Carla nodded. “Yeah. Once an hour they send out a longer prerecorded message. Apparently it’s an acronym for Nervous, Endocrine, and Respiratory Override. Which seems like someone in their lab needed to come up with a reasonable-sounding name, to me. I mean, there’s nothing in there about people rising from the dead and being able to keep on walking after their hearts take gunshot wounds, right?”
“Doesn’t seem so much like and override as just ignoring them altogether,” I agreed. “Nothing else?”
“No, I’m sorry,” Carla said with a sad smile. “But at least they’re working on it. I guess they don’t want to give anyone false hope by saying the wrong thing before they know more.”
Nik padded into the kitchen and stopped next to me, nudging my hand in his usual sign that he was hungry. I responded automatically, putting my hand over his snoot and shaking it gently. He snorted and sank to the tile, looking up at me with huge brown eyes.
“The dog thinks you’re okay,” Carla said. “That has to be a good thing.”
I fed Nik and took care of a few routine things around the house. I told myself I wasn’t just keeping myself busy to take my mind off whatever the virus was doing to me. I reminded myself that I’d experienced enough terrible shit in my life to make this something I could handle.
But that was a lie, if for no other reason than the sheer biological power of the Nero in my system. If it was going to kill me, I couldn’t do anything to stop it. I was terrified of the possibility, and an hour after my conversation with Carla I stood in the master bathroom looking at myself in the mirror.
The threads climbing my neck were no darker, had grown no further. I stripped off my shirt and stood there in the tank top I wore beneath it. The lines of infection—so different from any infection I’d ever seen—radiated from just over my heart. I knew intellectually it was stupid to think of it that way. The deep vessels feeding to and moving from my heart couldn’t be seen on the surface skin of my chest.
But the image was powerful, even so.
“You okay?”
I hadn’t heard Carla approach, and I jumped. My chest thumped so hard it seemed like my rib cage should be rattling.
“Sorry,” she said. “Didn’t mean to scare you. I was getting a little worried.”
“It’s fine,” I assured her. I turned back to the mirror, prodded one of the black lines with my finger. “Do you think the rage comes on gradually, or all at once? What if it happens when I’m asleep. I don’t want to hurt anyone.”
The words slipped out more easily than I could have imagined. There it was, laid out. I didn’t want to die. I’d spent years and a ludicrous sum of money turning myself into someone who could survive anything. That was how strong my instinct to live was. But almost as much, I didn’t want to become one of those things. I didn’t want to devolve into whatever my captor, Len, had turned into.
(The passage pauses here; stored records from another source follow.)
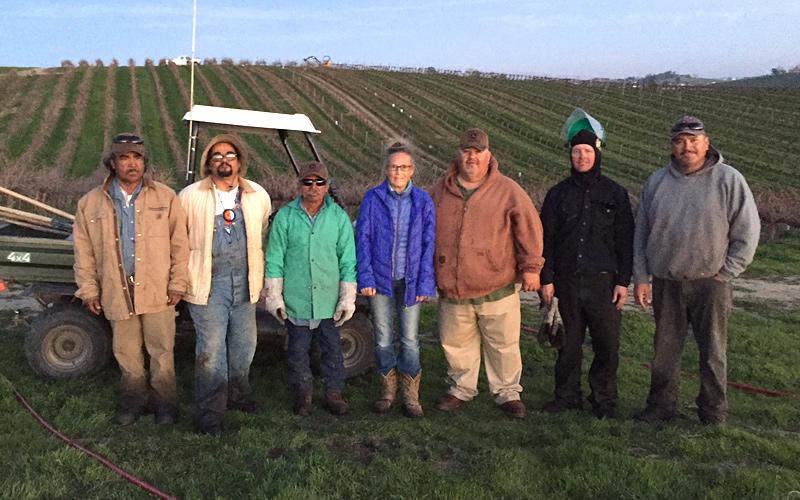 Pine Hawk Vineyards Crew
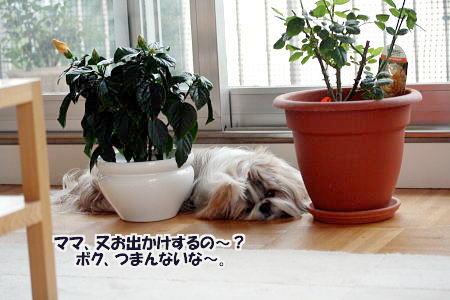 ソルド&ランチ~♪_c0090198_4302565.jpg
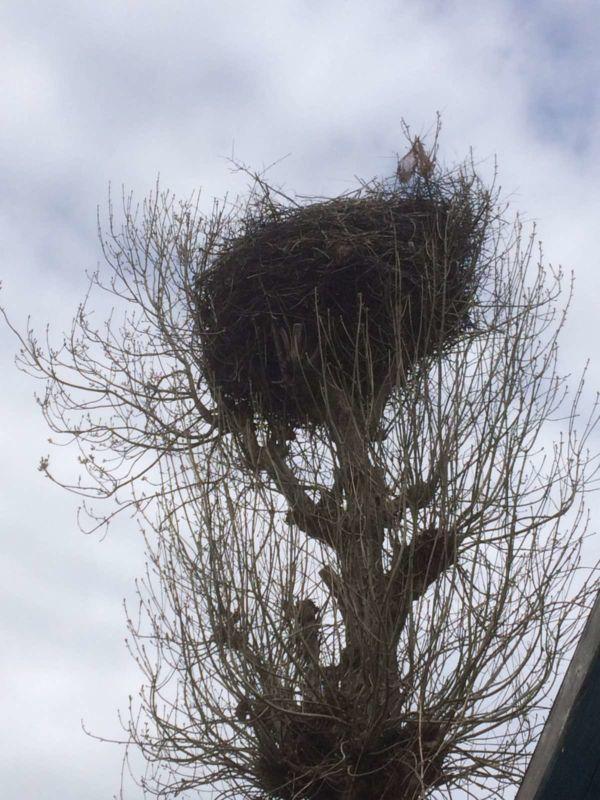 Лелека два дні не покидав гнізда, де помирала його кохана: на Тернопільщині птахи загинули через невідому отруту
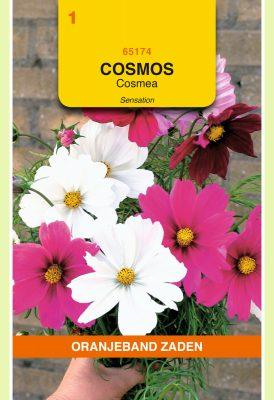 OBZ Cosmos, Cosmea Sensation gemengd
“Telling you not to worry about it would be pointless, insensitive, and stupid,” Carla said. “Not to mention kind of patronizing. You’re going to worry, and I think you’re enough a realist to know you should. So we’ll tackle it that way. We’ll sleep down in the bunker, you stay up here. We’ll be armed just in case.”
The tone of voice was matter of fact, and I was sure many criminals had their circumstances laid out for them in that very same way. I was weirdly put at ease. Knowing the others, or at least Carla, who would enforce her ideas if it came to that, were willing to take precautions eased my mind.
I smiled into the mirror. “Yeah. That sounds good. You guys should lock the entrances from the inside, too.”
I waited all through the evening for the other shoe to drop. Like an idiot, I fell asleep with a flicker of hope.